Garda Sergeant Trevor Laffan joined the Garda Siochana in 1979. He is now Sergeant in charge of Community Policing at Anglesea Street station in Cork City.

"When I trained, it was six months at Templemore and then a two-year probation that was like an apprenticeship. Back then, we used to go out on the beat on our own and you didn't have any great fear.

"Our communication system was archaic enough: we didn't have enough radios to go round. I remember one time telling this to the sergeant and he told me to 'stick near a phone box'.

"We are still very lucky as a police force because we have the general support of the community. But there wouldn't be the same regard for the uniform as there was. Serious criminality has taken violence to an extreme level with firearms involved, but even on the street the nature of violence has changed.

"At one time, a simple argument between two guys would end with a punch and one guy going to the ground.

"Now you'll have three guys kicking him until his head is twice the size it was. I don't know whether it's to do with what people see in movies or video games, or the rise in drug culture, but there seems to be less regard for the consequences.
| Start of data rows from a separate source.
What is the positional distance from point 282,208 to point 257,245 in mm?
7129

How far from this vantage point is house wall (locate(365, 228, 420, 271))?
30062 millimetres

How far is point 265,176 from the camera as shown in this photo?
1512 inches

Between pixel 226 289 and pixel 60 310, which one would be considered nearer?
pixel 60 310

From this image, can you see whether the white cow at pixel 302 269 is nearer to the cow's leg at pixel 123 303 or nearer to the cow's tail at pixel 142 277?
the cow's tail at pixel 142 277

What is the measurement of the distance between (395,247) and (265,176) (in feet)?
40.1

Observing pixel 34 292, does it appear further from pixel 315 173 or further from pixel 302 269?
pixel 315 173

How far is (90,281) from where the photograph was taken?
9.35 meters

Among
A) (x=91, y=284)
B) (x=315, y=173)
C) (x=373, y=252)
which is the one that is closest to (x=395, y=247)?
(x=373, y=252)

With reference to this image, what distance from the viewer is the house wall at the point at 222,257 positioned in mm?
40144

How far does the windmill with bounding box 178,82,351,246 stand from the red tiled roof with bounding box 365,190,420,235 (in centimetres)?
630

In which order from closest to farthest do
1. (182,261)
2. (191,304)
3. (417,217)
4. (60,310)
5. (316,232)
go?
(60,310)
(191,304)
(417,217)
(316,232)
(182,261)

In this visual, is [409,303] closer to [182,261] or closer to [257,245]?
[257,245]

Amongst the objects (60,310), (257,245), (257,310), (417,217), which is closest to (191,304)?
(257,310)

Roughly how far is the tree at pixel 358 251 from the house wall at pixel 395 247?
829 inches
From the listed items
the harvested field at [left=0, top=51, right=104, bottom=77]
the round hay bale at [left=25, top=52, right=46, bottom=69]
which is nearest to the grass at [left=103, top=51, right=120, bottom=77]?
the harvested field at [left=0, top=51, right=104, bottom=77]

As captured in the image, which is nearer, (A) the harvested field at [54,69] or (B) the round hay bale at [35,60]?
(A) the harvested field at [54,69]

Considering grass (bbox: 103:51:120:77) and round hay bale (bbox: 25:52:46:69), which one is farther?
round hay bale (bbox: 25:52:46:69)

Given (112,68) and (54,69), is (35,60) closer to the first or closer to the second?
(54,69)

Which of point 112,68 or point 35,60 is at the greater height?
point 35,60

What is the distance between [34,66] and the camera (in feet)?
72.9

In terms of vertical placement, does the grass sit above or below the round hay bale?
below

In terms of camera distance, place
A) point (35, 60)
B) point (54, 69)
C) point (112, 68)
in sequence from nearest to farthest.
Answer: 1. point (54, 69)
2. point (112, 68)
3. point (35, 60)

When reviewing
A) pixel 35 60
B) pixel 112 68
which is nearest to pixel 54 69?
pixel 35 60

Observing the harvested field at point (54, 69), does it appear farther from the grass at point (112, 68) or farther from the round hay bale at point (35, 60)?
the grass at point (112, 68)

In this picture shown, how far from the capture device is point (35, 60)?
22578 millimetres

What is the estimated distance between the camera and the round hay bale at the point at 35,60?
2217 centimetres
"In a way, my role as sergeant of community policing is to try to bring the role of the garda to what it was 30 years ago, where you could identify your local guard and he knew you. Over the years, as cities got busier, we tended to lose that contact.

"Community policing has now got a national model and there are resources being put into it. Commissioner Fachtna Murphy launched it last year. No one agency can solve all the ills of society, so we work closely with the health service, with local councils, with support groups for immigrants and so on. It's a holistic approach.

"I don't ever remember thinking this job wasn't for me. It's the ordinary, mundane encounters you remember. There was a family one time in which the father left home coming up to Christmas, leaving the mother and three kids. The mother had a nervous breakdown.

"Between the district nurse, myself and the St Vincent de Paul, we called up to the house and kept the show on the road, so to speak. We organised Santa and Christmas dinner for the kids in the house and they were looked after until the mum came back out of hospital.

"Years later, that woman came into the station looking for a passport for the youngest child and I didn't recognise her until she introduced me to the child.

"She said, 'You have no idea what you did for my family'."